ACEH sudah sering diposisikan sebagai negeri syariat, konsekwensi itu juga menuntut daerah ini bersih dari berbagai tindak maksiat. Tetapi, itu hanya keinginan dan cita-cita yang tidak bisa seratus persen terlaksana. Ada sisi-sisi gelap Aceh yang jarang muncul ke permukaan dalam kehidupan nyata orang-orang di negeri ini. Entah itu bersembunyi atau sengaja ditutup-tutupi karena menjadi nista dari negeri berjuluk serambi mekah ini.
Coba anda buka mata. lihat kehidupan 'lain' di luar keagungan negeri Aceh. Anda akan terkejut, ada sisi lain yang luput dari perhatian kita. Prostitusi terselubung di Aceh justru sudah masuk kategori mengkhawatirkan. Betapa tidak, di saat aturan begitu ketat diberlakukan untuk urusan penyelewengan syahwat justru semakin banyak pelanggaran dan praktik tersembunyi dari bisnis syahwat di Aceh.
Ketika para pengagum gaya hidup bebas, merasa terjepit dengan aturan dan ancaman hukum jika kedapati berbuat mesum, maka banyak cara mereka lakukan untuk tetap menikmati hidup di wilayah 'basah' itu. Dulu, kita jarang mendapati orang-orang melepas syahwat di dalam mobil sambil melaju di keheningan malam di pusat kota Banda Aceh, namun model-model seperti itu saat ini sudah sering didapat. Jika sedang sial, ada saja warga yang memergoki mereka ketika terpaksa berhenti dalam kesunyian di ujung jalan. Ganjarannya sudah pasti dibal-bal sebelum diserahkan ke pihak berwenang.
Sisi gelap Aceh, jika ditelusuri dengan serius maka anda akan mendapati hal itu dengan ketidakpercayaan. Itu sah saja, apalagi anda yang selama ini tertutup dengan kehidupan malam di negeri ini. Sisi gelap Aceh, memang tidak mengalahkan besarnya pamor negeri yang berbudaya dan bersyariat ini. Tetapi setidaknya inilah potret Aceh masa kini, negeri yang semula tertutup tiba-tiba harus membuka diri dengan ketidaksiapan benteng moral.
Tsunami tidak hanya menggerus gedung-gedung kokoh, rumah sebagai pelindung anak-anak remaja Aceh, tetapi proses rehabilitasi yang banyak melibatkan orang lintas etnis, suku, dan negara telah membuat sebagian anak-anak Aceh gelap mata. Gaya hidup yang tiba- tiba menuntut hedonis telah salah arah ditafsirkan. Sebagian orang di negeri ini tidak siap, terbelalak dengan keadaan. Lupa daratan lalu jalan di sisi gelap kehidupan.

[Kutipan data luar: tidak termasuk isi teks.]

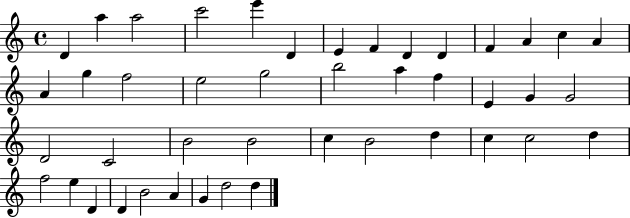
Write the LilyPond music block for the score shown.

{
  \clef treble
  \time 4/4
  \defaultTimeSignature
  \key c \major
  d'4 a''4 a''2 | c'''2 e'''4 d'4 | e'4 f'4 d'4 d'4 | f'4 a'4 c''4 a'4 | \break a'4 g''4 f''2 | e''2 g''2 | b''2 a''4 f''4 | e'4 g'4 g'2 | \break d'2 c'2 | b'2 b'2 | c''4 b'2 d''4 | c''4 c''2 d''4 | \break f''2 e''4 d'4 | d'4 b'2 a'4 | g'4 d''2 d''4 | \bar "|."
}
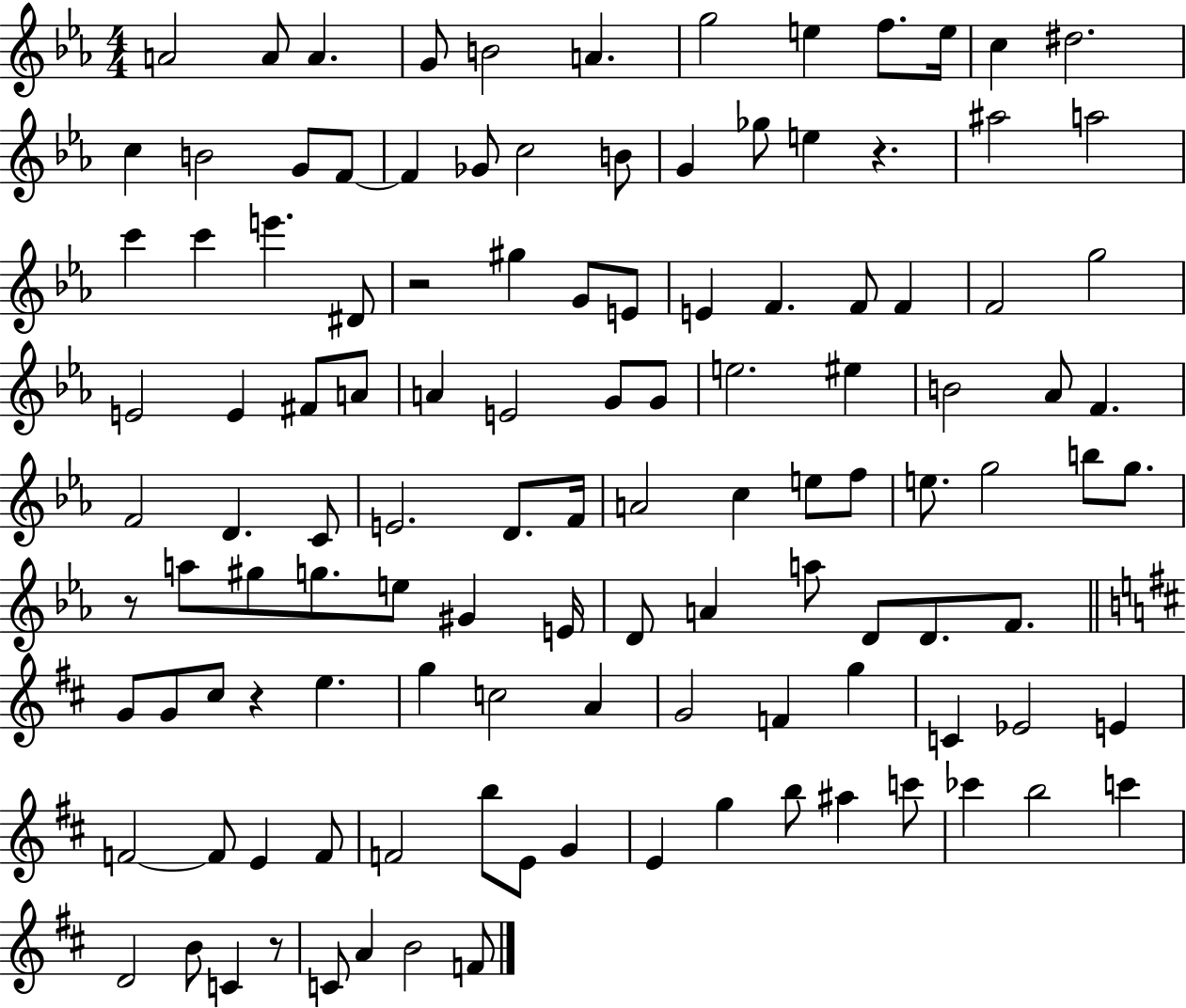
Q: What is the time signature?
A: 4/4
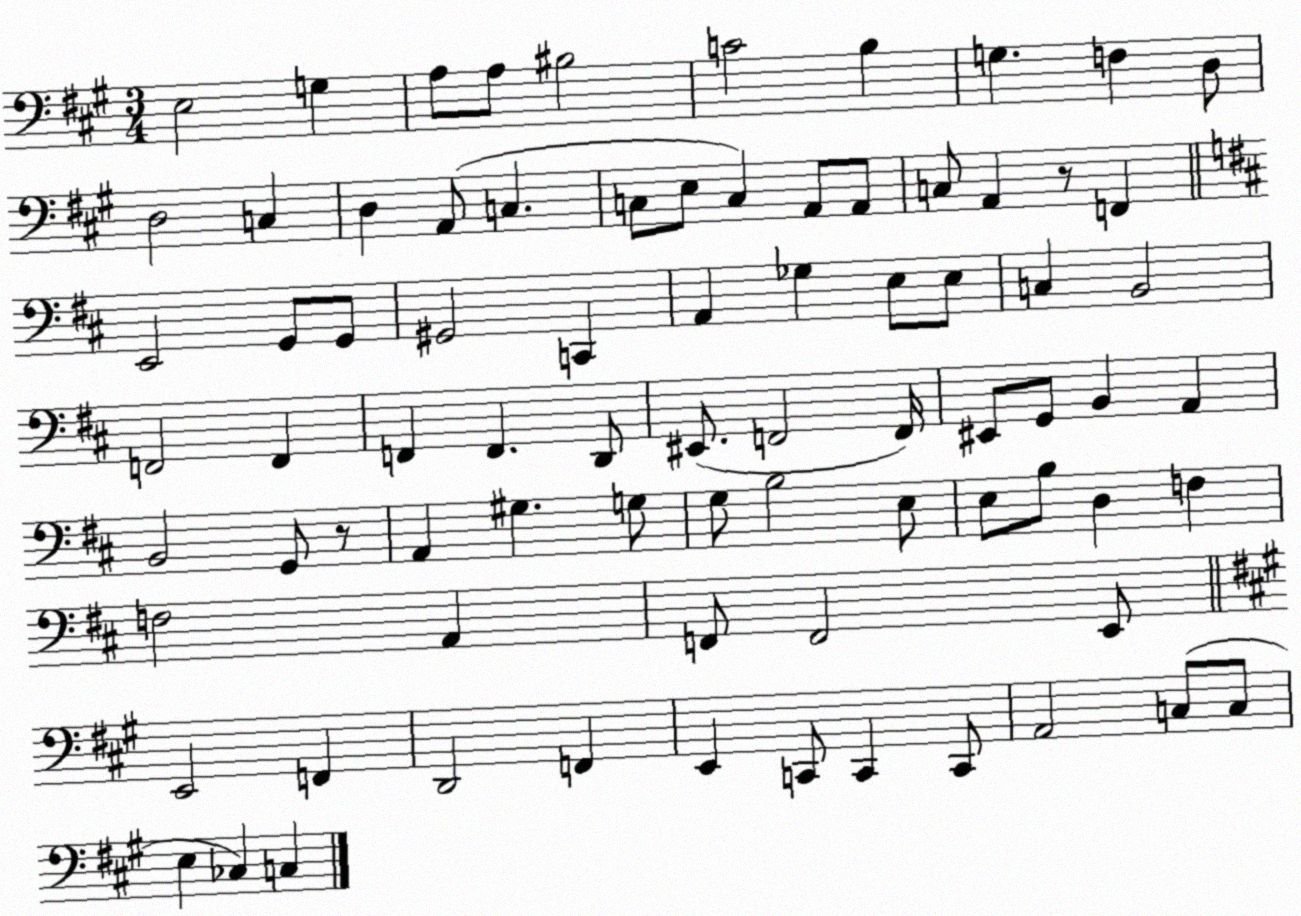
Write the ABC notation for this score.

X:1
T:Untitled
M:3/4
L:1/4
K:A
E,2 G, A,/2 A,/2 ^B,2 C2 B, G, F, D,/2 D,2 C, D, A,,/2 C, C,/2 E,/2 C, A,,/2 A,,/2 C,/2 A,, z/2 F,, E,,2 G,,/2 G,,/2 ^G,,2 C,, A,, _G, E,/2 E,/2 C, B,,2 F,,2 F,, F,, F,, D,,/2 ^E,,/2 F,,2 F,,/4 ^E,,/2 G,,/2 B,, A,, B,,2 G,,/2 z/2 A,, ^G, G,/2 G,/2 B,2 E,/2 E,/2 B,/2 D, F, F,2 A,, F,,/2 F,,2 E,,/2 E,,2 F,, D,,2 F,, E,, C,,/2 C,, C,,/2 A,,2 C,/2 C,/2 E, _C, C,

Banyak faktor, orang terjebak di wilayah itu, wilayah yang semua orang menyebutnya hitam. Bisa saja karena faktor kemiskinan, gaya hidup, atau bahkan ketidaktahuan karena kurang pemahaman alias tidak sama sekali belajar norma-norma hidup sebagai orang timur. Tetapi, apapun alasannya, sering kita tidak pernah peduli kepada mereka yang terjebak di wilayah itu. Banyaknya, menghakimi, menyumpah serapahi, dan menutup mata dari kehidupan mereka yang seharusnya kita tarik dari wilayah itu.
Anda juga akan kaget, ratusan nama para penjaja jasa kenikmatan syahwat punya nama baik-baik yang terambil dari nama orang saleh di masa lalu. Kita bisa langsung mengenali mereka dari mana bermula. Mereka bermula dari gampong-gampong yang nekad membuka selubung kemiskinan dengan jalan yang keliru. bisa juga mereka yang hidup cukup tetapi salah jalan memanfaatkan kecukupannya itu.
Sudahlah, ini pekerjaan besar semua orang yang hidup di negeri Aceh. Jika sebuah yayasan menyebut mereka ada ratusan lebih bergerilia dalam gelap malam atau dijemput di rumah-rumah kost, menuju hotel-hotel teraman di Banda Aceh, maka itulah fakta adanya.
Mengangkat mereka dari jalan itu, tentu bukan perkara mudah. Namun demikian, langkah antisipasi agar tidak menjadi penyakit sosial yang akut perlu tetap dilakukan agar sisi gelap Aceh tidak bergerak menjadi 'gerhana' total yang membuat negeri ini benar-benar gulita.